■ REQUIREMENT:
Begin at the line below that has "Balkon in Südost-Ausrichtung". Stop after the line that has "The Aetherspark Aetherdrift Foil - Image 2", repeating each line exactly and leaving out the pictures.

■ DATA TO USE:
==========

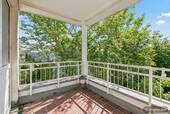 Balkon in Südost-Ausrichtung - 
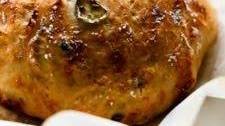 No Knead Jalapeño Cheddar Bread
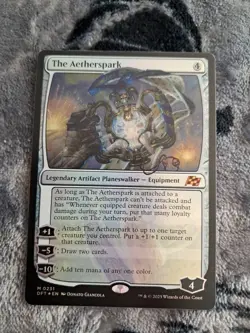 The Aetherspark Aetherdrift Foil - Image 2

==========

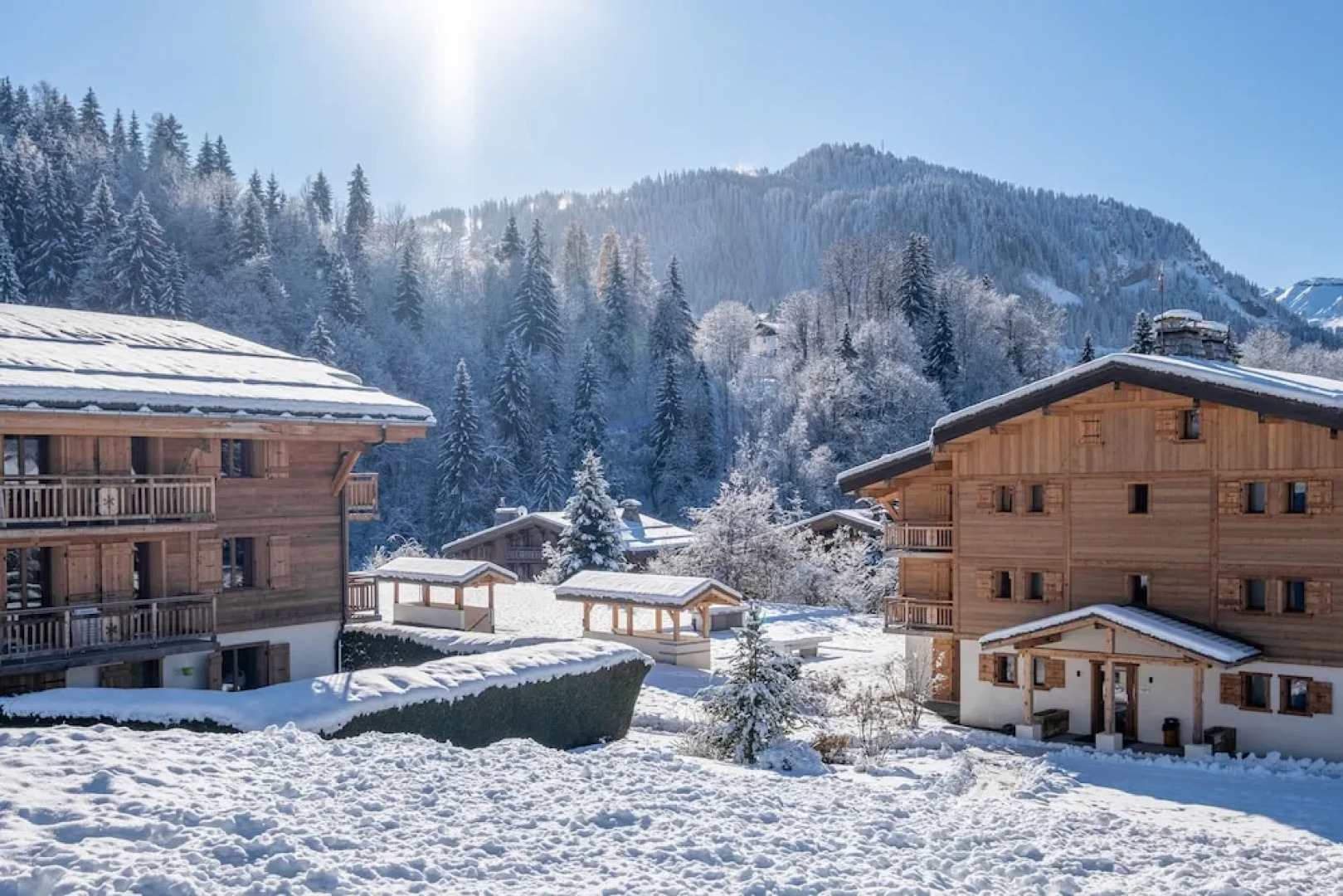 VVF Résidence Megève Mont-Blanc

==========

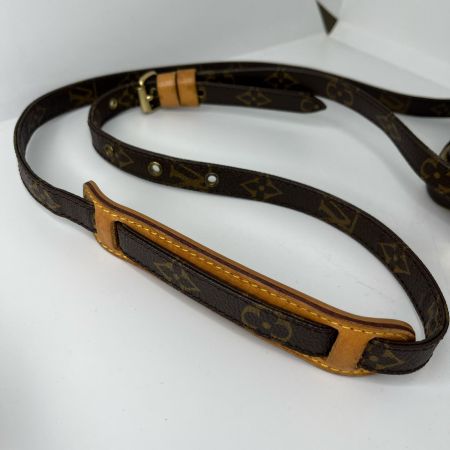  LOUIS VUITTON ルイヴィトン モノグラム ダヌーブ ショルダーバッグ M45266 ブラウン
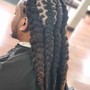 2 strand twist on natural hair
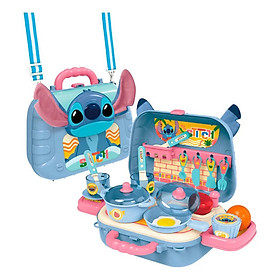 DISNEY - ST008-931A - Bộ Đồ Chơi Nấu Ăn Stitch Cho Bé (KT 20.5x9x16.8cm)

==========

■ ANSWER SPACE:
 Balkon in Südost-Ausrichtung - 
 No Knead Jalapeño Cheddar Bread
 The Aetherspark Aetherdrift Foil - Image 2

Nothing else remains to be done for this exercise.